**Text for analysis:**
When planting cuttings, use midsummer growth for semi-hardwood cuttings. You can also use the air layering technique in the early spring, ideally in April or May.
How to Care for Ficus Retusa Bonsai
Although Ficus retusa is undoubtedly beautiful to look at, it’s not the hardiest bonsai tree species you will find. In fact, it is primarily grown as an indoor tree because it does not do well with colder weather. You can keep it outside in the summer, if you choose, but only if temperatures remain above 60 degrees Fahrenheit. Just a slight dip below that can kill your plants.
Put your tree in a sunny location. It does not tolerate shade.
Although Ficus retusa bonsai trees can tolerate some dry soil and low humidity, since it has thick and waxy leaves, it prefers higher levels of humidity. The better you are at providing this tree with the humidity it needs, the more likely it will be to develop strong aerial roots.
Spritzing your bonsai with a bit of water in a spray bottle every day is a great idea. You should also water liberally whenever the soil is dry. If you can, use water that is somewhat soft and at room temperature.
Avoid misting more often than once a day, as this can create fungal problems, but know that the warmer the conditions happen to be, the more water your plant will be. During the winter, you may be able to get by with less frequent misting and watering.
In the summer, when your Ficus retusa bonsai tree is actively growing, you should fertilize every other week. You can drop down to once per month in the winter but fertilizer even less frequently if growth has stopped. You can use a general all-purpose fertilizer for bonsai plants.
Potting and Repotting
You may repot your Ficus retusa bonsai every other year, ideally in the spring and by using a basic bonsai mixture. You can root prune at this time but avoid removing more than a third of the plant.
Pruning Ficus Retusa Bonsai
Like many bonsai species, the more adeptly you prune your Ficus retusa bonsai, the better. This will help it retain its shape. You can prune back to two leaves after six to eight have grown or you can completely defoliate the tree to reduce its leaf size – this bonsai species is known for producing exceptionally large leaves.

**Provided information:**
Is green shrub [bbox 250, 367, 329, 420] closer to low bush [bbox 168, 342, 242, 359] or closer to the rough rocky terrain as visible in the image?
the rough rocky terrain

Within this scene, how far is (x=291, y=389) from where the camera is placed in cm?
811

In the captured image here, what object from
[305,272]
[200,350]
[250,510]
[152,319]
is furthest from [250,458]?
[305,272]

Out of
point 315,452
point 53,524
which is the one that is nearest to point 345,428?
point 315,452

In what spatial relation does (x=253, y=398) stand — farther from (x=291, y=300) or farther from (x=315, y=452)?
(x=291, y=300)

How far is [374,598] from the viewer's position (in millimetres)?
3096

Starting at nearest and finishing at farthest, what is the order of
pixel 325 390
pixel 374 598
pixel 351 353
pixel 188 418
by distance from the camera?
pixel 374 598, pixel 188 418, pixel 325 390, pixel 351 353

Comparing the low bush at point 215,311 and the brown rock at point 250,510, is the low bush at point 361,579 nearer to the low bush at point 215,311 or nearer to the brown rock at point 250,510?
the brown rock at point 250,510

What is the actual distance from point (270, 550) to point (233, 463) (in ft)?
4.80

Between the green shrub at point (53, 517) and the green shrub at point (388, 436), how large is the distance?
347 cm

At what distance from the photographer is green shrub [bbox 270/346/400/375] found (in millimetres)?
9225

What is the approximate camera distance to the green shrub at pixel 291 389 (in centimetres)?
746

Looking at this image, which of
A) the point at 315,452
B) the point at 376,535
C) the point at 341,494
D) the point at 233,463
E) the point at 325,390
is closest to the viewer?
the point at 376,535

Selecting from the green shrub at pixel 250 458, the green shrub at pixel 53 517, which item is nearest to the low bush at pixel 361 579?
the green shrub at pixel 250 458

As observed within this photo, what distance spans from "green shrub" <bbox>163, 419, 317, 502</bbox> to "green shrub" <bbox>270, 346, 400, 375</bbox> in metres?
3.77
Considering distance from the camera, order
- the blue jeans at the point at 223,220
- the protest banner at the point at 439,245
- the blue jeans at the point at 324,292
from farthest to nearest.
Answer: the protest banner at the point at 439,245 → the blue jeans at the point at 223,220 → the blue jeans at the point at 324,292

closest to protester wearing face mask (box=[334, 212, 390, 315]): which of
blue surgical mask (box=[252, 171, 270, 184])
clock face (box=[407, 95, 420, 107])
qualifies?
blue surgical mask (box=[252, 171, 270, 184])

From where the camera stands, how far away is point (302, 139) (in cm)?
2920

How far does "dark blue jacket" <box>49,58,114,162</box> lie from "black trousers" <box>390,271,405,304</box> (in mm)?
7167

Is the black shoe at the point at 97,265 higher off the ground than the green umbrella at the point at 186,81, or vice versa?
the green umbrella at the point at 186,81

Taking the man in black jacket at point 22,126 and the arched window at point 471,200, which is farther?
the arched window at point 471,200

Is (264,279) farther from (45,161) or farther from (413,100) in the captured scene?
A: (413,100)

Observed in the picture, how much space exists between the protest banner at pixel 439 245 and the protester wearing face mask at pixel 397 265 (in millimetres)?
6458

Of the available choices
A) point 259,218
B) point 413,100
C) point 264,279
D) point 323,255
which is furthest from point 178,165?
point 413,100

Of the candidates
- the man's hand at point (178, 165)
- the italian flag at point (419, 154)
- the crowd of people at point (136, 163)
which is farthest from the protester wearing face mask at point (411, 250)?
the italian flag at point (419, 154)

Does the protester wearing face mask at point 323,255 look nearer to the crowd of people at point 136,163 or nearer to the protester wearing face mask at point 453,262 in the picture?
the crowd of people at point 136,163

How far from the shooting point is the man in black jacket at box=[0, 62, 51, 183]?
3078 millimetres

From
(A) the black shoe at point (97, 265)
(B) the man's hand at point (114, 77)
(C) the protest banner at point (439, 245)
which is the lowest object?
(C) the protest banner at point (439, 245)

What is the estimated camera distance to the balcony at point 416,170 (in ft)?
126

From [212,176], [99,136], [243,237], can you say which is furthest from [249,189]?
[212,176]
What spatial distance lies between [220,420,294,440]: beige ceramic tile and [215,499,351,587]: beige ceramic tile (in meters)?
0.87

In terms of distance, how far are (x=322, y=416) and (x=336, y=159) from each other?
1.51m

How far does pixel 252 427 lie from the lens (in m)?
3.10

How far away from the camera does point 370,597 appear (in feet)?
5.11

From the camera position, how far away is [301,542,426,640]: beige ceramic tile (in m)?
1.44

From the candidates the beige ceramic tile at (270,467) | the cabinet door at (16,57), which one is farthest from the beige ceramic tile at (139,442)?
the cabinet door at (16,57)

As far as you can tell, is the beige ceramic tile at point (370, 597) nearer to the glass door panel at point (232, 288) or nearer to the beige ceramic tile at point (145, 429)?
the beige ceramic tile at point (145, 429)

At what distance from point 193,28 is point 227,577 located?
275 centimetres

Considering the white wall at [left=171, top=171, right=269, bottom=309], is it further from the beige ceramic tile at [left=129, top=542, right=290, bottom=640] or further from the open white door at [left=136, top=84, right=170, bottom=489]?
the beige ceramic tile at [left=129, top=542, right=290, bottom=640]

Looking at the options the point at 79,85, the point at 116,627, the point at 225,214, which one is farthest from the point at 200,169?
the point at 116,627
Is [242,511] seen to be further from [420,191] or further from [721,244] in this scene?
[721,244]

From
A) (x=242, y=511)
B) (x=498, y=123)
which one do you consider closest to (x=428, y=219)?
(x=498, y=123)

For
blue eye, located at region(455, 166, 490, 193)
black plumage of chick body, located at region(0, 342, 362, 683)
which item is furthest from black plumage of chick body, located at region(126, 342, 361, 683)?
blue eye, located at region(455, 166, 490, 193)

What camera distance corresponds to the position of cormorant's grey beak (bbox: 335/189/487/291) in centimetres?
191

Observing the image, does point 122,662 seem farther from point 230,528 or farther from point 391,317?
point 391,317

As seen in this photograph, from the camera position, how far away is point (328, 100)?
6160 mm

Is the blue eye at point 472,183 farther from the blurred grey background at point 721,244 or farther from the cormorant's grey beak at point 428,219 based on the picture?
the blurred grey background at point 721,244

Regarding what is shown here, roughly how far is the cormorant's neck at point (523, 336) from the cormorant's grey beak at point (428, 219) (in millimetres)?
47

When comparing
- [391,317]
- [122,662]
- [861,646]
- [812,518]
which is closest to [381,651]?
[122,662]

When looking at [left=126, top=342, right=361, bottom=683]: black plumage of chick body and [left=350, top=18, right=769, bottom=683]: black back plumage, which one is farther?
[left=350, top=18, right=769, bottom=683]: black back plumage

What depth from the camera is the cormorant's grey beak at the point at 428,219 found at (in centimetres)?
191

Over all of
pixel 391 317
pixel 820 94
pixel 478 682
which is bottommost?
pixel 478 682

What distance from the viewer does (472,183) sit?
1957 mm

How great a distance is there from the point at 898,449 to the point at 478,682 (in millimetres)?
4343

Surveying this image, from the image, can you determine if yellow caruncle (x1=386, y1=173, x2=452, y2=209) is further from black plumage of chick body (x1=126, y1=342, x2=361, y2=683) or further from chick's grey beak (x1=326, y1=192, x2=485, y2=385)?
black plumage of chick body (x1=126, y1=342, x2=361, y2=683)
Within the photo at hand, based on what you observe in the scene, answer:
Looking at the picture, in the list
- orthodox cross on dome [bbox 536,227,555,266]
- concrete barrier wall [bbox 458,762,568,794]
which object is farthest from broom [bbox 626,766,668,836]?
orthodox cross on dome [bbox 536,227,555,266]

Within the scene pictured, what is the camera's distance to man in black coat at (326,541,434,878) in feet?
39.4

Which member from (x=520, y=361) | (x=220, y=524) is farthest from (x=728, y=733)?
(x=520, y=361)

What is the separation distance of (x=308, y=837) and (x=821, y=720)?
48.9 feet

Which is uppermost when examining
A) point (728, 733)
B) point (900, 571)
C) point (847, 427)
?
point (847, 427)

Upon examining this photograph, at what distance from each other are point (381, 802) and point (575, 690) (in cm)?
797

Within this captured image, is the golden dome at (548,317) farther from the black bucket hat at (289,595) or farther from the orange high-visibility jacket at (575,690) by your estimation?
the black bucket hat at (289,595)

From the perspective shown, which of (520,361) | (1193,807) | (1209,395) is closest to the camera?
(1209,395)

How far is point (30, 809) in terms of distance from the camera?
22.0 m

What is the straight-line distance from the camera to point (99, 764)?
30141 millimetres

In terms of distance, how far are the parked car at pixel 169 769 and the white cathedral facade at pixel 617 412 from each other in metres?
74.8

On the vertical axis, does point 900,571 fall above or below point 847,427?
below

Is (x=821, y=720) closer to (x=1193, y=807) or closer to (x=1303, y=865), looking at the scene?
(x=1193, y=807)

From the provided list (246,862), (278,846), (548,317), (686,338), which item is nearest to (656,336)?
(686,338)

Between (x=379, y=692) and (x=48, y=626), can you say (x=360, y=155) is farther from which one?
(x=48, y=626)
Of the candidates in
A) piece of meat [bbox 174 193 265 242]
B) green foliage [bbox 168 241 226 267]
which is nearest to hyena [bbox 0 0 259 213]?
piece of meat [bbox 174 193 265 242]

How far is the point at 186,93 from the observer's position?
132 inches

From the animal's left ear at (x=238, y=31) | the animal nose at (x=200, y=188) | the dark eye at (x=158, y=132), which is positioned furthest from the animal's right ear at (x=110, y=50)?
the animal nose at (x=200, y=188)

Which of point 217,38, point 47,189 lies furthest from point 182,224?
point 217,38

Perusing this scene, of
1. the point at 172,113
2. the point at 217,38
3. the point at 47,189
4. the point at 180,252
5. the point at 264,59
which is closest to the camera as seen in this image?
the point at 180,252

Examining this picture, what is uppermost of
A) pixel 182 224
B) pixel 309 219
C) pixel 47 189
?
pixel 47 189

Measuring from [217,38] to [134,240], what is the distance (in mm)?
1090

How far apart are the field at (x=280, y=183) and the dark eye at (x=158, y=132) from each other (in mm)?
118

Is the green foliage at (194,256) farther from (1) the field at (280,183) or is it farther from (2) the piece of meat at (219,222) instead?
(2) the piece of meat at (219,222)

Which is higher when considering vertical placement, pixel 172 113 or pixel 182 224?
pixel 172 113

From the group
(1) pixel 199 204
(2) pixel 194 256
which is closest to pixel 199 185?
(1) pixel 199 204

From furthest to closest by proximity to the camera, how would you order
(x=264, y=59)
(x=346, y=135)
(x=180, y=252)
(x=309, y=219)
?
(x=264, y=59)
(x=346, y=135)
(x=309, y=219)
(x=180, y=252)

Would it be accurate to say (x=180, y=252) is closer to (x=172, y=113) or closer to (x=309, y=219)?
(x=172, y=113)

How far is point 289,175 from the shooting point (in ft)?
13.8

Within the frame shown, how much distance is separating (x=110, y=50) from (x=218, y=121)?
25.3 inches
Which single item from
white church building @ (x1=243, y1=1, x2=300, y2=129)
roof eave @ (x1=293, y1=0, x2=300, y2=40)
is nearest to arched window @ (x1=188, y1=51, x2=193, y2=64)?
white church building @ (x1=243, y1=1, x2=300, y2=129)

**Work request A:**
Write out the part of the bonsai care text from "Put your tree" to "strong aerial roots.".
**Work request B:**
According to the bonsai care text, how often should a Ficus retusa bonsai be fertilized in the summer while it is actively growing?
You won't need the lines for any of this.

**Reply A:**
Put your tree in a sunny location. It does not tolerate shade.
Although Ficus retusa bonsai trees can tolerate some dry soil and low humidity, since it has thick and waxy leaves, it prefers higher levels of humidity. The better you are at providing this tree with the humidity it needs, the more likely it will be to develop strong aerial roots.

**Reply B:**
Every other week.